Specializes in NICU, ICU, PICU, Academia.

I'll tell you that in my university, probably 10-20% of the faculty are NPs with your exact same story. Hated the NP role, but have a MSN and went into teaching to make use of it.

In my personal experience, I know three former PICU nurses who went NP and are no longer practicing as NPs. One is a manager, two went back to bedside.

So no, you're not crazy or weird- and I applaud you for being open about it.

It seems like you got your FNP just a few years after getting your RN.

To be fair, you were well within all recommended time frames, you had solid RN experience, and you were no 90 day wonder, as they say in the military.

But, your pedi ICU experience did not prepare you in any realistic way for the FNP role. Sad to say there is very little connection between these jobs.

Way back in the middle ages, we worked in the field, usually 5 or 10 years, before getting an NP.

Cautionary tale for others. Any old RN experience does not prepare you for specific NP roles.

Do not feel guilty. You got sold some bull malarkey about the NP role.

I personally feel that taking on the prescribing role for most people takes more than 2 years. It is a very large mindset shift.

I have written before that I think prospective NPs should work full time in the field and take one or two classes a semester.

Otherwise the "education" is usually a bunch of bull feces.

I have one NP friend that works the floor as an RN, and another NP friend that works as a consultant (a position that does requires an MSN but not an NP). I worked with another NP that worked as a school nurse. Do what makes you happy every day. The knowledge and skills you have as an NP will be valuable no matter which path you choose.

At only 10 months, I don't think you gave yourself enough time to develop confidence in being the diagnostician. It still could work out.

But if not, then grace. We all need it at some time or another.

I just hope you don't have big loans to repay.
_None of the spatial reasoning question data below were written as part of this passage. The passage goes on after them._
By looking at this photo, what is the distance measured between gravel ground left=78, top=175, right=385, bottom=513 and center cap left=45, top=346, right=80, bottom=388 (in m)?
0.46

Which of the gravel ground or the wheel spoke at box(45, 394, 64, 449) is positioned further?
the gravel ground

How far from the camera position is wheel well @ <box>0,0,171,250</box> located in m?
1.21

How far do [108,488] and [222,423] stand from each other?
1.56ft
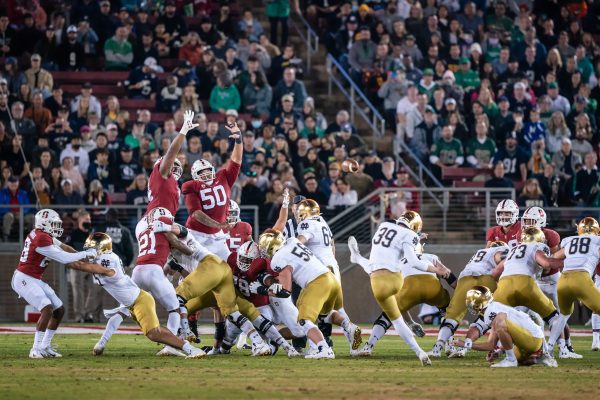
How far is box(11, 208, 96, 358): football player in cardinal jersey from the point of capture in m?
15.2

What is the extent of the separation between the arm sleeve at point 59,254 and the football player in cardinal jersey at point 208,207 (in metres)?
1.84

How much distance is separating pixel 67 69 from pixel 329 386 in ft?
54.3

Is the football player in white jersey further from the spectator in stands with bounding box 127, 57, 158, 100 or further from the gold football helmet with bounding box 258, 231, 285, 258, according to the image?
the spectator in stands with bounding box 127, 57, 158, 100

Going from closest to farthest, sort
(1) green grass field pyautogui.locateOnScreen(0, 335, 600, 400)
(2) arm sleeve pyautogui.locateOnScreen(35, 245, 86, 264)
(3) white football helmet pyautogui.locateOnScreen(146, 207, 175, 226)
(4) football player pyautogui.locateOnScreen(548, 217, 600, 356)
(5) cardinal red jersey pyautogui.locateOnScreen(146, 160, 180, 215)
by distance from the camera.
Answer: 1. (1) green grass field pyautogui.locateOnScreen(0, 335, 600, 400)
2. (2) arm sleeve pyautogui.locateOnScreen(35, 245, 86, 264)
3. (3) white football helmet pyautogui.locateOnScreen(146, 207, 175, 226)
4. (4) football player pyautogui.locateOnScreen(548, 217, 600, 356)
5. (5) cardinal red jersey pyautogui.locateOnScreen(146, 160, 180, 215)

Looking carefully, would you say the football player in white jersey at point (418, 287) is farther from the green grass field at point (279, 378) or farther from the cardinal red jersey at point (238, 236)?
the cardinal red jersey at point (238, 236)

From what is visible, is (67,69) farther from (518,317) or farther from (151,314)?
(518,317)

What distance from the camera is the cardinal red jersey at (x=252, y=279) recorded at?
15.6m

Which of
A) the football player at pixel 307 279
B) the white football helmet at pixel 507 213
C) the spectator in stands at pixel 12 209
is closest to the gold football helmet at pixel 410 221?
the football player at pixel 307 279

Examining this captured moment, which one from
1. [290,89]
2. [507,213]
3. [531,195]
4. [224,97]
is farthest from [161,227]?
[290,89]

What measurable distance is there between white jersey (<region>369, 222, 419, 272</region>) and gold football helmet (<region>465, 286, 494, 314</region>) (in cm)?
91

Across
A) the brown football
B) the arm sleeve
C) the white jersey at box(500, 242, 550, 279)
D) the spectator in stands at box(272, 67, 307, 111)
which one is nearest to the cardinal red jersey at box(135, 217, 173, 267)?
the arm sleeve

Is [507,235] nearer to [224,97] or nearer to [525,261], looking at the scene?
[525,261]

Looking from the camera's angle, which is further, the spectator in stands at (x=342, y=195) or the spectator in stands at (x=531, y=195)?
the spectator in stands at (x=531, y=195)

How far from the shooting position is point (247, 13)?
27594 mm
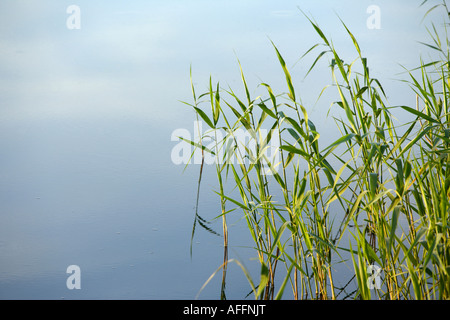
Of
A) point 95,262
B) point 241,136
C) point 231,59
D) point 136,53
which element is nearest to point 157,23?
point 136,53

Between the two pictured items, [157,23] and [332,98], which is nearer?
[332,98]

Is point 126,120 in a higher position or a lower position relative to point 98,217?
higher

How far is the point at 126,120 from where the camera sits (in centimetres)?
280

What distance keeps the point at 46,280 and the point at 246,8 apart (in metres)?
2.61

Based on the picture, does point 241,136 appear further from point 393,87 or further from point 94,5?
point 94,5

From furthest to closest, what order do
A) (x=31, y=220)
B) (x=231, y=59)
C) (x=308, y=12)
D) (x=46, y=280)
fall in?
1. (x=308, y=12)
2. (x=231, y=59)
3. (x=31, y=220)
4. (x=46, y=280)

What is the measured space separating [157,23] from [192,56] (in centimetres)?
65

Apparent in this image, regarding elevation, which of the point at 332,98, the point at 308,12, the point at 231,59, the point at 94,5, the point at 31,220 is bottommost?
Result: the point at 31,220

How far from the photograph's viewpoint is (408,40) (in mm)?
3377

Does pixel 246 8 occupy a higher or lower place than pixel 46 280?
higher

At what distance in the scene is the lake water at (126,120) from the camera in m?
1.81

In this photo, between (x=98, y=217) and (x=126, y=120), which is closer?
(x=98, y=217)

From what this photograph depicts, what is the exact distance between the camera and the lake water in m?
1.81
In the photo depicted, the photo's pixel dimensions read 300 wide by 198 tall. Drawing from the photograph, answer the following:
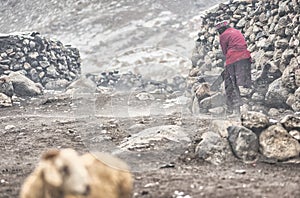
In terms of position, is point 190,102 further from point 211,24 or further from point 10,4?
point 10,4

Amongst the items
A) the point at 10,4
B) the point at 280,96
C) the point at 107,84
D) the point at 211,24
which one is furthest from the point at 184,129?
the point at 10,4

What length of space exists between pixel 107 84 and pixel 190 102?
276cm

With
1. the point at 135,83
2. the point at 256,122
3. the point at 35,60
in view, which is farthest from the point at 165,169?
the point at 35,60

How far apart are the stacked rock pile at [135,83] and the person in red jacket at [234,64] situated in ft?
2.97

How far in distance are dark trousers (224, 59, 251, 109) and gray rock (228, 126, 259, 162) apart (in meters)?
3.17

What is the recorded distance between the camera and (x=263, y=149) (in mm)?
4406

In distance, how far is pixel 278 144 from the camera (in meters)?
4.36

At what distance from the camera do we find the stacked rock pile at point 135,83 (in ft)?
17.1

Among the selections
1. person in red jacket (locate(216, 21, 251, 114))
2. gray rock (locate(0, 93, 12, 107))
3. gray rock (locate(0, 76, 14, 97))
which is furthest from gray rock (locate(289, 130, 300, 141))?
gray rock (locate(0, 76, 14, 97))

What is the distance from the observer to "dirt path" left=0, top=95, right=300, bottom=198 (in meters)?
3.45

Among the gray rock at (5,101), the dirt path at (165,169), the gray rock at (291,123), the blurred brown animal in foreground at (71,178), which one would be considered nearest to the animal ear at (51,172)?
the blurred brown animal in foreground at (71,178)

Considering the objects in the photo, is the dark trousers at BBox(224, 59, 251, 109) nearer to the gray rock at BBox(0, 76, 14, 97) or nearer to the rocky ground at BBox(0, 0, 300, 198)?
the rocky ground at BBox(0, 0, 300, 198)

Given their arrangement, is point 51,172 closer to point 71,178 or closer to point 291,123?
point 71,178

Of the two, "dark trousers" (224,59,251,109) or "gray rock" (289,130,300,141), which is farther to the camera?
"dark trousers" (224,59,251,109)
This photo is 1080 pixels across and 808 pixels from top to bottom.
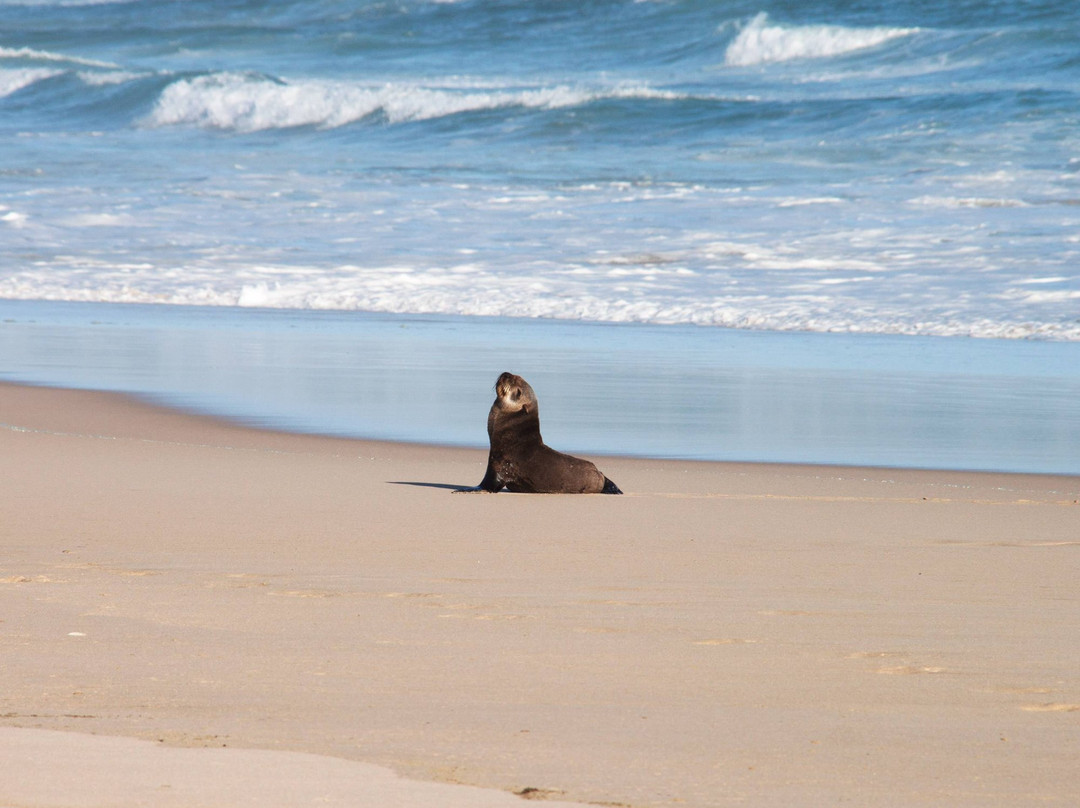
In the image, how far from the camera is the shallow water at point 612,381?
302 inches

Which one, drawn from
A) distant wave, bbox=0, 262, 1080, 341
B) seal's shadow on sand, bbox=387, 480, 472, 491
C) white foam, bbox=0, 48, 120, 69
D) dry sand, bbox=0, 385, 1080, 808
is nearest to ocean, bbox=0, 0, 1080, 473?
distant wave, bbox=0, 262, 1080, 341

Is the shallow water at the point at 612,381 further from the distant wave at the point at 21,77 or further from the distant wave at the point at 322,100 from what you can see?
the distant wave at the point at 21,77

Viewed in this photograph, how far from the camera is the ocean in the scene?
947 centimetres

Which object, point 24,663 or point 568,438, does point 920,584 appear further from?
point 568,438

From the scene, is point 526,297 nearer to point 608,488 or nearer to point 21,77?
point 608,488

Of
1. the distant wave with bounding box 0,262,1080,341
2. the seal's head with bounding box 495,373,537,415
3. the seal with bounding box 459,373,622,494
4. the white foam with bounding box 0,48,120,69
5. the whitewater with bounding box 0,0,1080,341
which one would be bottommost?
the seal with bounding box 459,373,622,494

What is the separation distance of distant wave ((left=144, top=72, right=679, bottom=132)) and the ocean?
114mm

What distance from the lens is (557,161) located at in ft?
89.1

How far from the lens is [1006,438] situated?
25.1 ft

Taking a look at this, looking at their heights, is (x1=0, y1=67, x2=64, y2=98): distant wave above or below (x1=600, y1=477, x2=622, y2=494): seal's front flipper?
above

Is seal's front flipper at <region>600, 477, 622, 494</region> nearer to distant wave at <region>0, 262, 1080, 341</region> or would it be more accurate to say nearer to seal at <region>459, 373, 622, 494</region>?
seal at <region>459, 373, 622, 494</region>

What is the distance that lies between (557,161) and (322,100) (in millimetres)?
10853

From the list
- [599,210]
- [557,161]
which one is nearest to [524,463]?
[599,210]

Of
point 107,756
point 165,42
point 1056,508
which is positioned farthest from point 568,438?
point 165,42
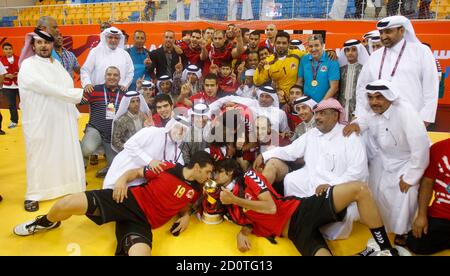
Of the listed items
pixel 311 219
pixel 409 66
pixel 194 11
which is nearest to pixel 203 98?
pixel 409 66

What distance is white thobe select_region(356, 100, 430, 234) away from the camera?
2957mm

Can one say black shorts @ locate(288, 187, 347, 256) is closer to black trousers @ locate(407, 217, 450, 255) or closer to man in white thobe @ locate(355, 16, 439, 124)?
black trousers @ locate(407, 217, 450, 255)

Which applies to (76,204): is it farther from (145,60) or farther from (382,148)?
(145,60)

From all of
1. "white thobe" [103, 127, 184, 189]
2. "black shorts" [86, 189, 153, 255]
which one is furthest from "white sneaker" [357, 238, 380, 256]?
"white thobe" [103, 127, 184, 189]

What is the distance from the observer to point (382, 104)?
10.2 feet

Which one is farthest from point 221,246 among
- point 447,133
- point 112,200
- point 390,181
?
point 447,133

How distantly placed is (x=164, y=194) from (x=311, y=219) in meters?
1.22

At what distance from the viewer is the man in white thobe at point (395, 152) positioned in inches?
117

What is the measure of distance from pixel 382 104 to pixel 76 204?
2626mm

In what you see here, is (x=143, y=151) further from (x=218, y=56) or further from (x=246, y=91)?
(x=218, y=56)

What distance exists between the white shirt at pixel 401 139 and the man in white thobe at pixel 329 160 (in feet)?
0.71

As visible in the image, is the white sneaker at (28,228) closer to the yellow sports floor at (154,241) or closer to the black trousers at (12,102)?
the yellow sports floor at (154,241)

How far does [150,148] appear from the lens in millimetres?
3682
My pedi ICU experience was in a very specialized area and this NP role was in that same field, so my nursing experience in fact did prepare me for the role. Just wasn't what I expected. I agree 10 months is not long at all, but I hated going into work every day and couldn't stand it any longer. I appreciate your comment in offering grace :) Thankfully I repayed all my school loans almost immediately after graduating so no debt!

Specializes in ICU.

I am so glad someone is feeling the same way I do. My feeling is finally validated by someone out there. I have been a RN for 10 years and ICU and CVICU for 7 years. Prior to that, I have been a PCT for 1 year. I finally decided to become a FNP instead of my dreamed CRNA program due to financial reasons. Boy, I HATE it. I am currently in my last semester of NP Program and I cannot stand the job. I went there for the money, not that much of an upgrade but I thought I got burnt out at the bedside and want something different. I was wrong. 

One thing I will tell other people thinking about NP Program is that the RN experience has nothing to do with NP, besides the fact that we learn how to talk to patients. It is really something you need to go to med school full time for, yet they want to find a cheaper solution for it. I know a lot of people will disagree with me, but it is the heard truth to swallow here. You should assume you are going to have a ton of misdiagnosis as you start out. It will take years before someone can be proficient in the NP role, especially primary care, which ironically pays the least. 

I know a lot of people will hate my comments here. But it is the hard truth that no one wants to admit. 

 

 

 

On 11/20/2018 at 11:48 AM, Golden_RN said:

I have one NP friend that works the floor as an RN, and another NP friend that works as a consultant (a position that does requires an MSN but not an NP). I worked with another NP that worked as a school nurse. Do what makes you happy every day. The knowledge and skills you have as an NP will be valuable no matter which path you choose.

I know this is old, but THANK YOU. 

On 9/15/2020 at 9:09 AM, ww8282 said:

I am so glad someone is feeling the same way I do. My feeling is finally validated by someone out there. I have been a RN for 10 years and ICU and CVICU for 7 years. Prior to that, I have been a PCT for 1 year. I finally decided to become a FNP instead of my dreamed CRNA program due to financial reasons. Boy, I HATE it. I am currently in my last semester of NP Program and I cannot stand the job. I went there for the money, not that much of an upgrade but I thought I got burnt out at the bedside and want something different. I was wrong. 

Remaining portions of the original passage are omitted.